» Consignes
1) Selon le texte sur l'Ensemble Obiora, pendant quelles années James DePriest a-t-il été directeur musical de l'Orchestre symphonique de Québec ?
2) Prolongez, s'il vous plaît, le texte sur l'Ensemble Obiora à partir de sa dernière phrase.

» Texte à lire
- - - - - - -

Les premiers concerts d’orchestre auxquels j’ai assisté, jeune adolescente, étaient dirigés par un chef afro-américain, l’excellent et charismatique James DePriest, directeur musical de l’Orchestre symphonique de Québec de 1976 à 1983.

À mes yeux, ce n’était pas exceptionnel qu’un chef noir dirige l’orchestre de ma ville ; c’était simplement la réalité. Et on aimait monsieur DePriest.

C’est plus tard que j’ai compris avec stupéfaction à quel point sa présence était l’exception à la règle et à quel point il restait du chemin à faire pour que la musique de concert soit moins blanche⁠1.

Quarante ans plus tard, il semble que ce chemin ait encore besoin d’être consolidé.

C’est le constat duquel sont partis le contrebassiste Brandyn Lewis et son amoureuse, la gestionnaire culturelle Allison Migeon. La pandémie leur a donné le temps de rêver… et d’agir en créant l’Ensemble Obiora, premier ensemble canadien constitué essentiellement de musiciens issus de la diversité, maintenant en résidence à l’UQAM.

- - - - - - -

» Données

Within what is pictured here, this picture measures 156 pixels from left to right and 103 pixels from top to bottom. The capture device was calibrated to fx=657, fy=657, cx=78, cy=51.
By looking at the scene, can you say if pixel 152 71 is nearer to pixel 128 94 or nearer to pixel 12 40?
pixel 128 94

- - - - - - -

» Réponses par tâche
1) De 1976 à 1983.

2)
Contrebassiste surnuméraire à l’Orchestre symphonique de Montréal, Brandyn Lewis a rapidement obtenu le soutien de Rafael Payare ; deux années de suite, Obiora s’est produit sous la direction du chef vénézuélien dans le cadre de la Virée classique. Le concert de la plus récente édition a fait salle comble. « C’était extraordinaire, et les administrateurs de l’orchestre ont été impressionnés d’y voir un public de toutes les origines », raconte Brandyn Lewis. « Rafael Payare s’est immédiatement attaché à Obiora, parce qu’il vient lui-même d’El Sistema », ce programme social qui propose la musique comme projet mobilisateur aux enfants de milieux vulnérables. Ouvrir la porte à des jeunes qui ne s’identifient pas du tout à la musique de concert : voilà ce qu’El Sistema et Obiora ont en commun.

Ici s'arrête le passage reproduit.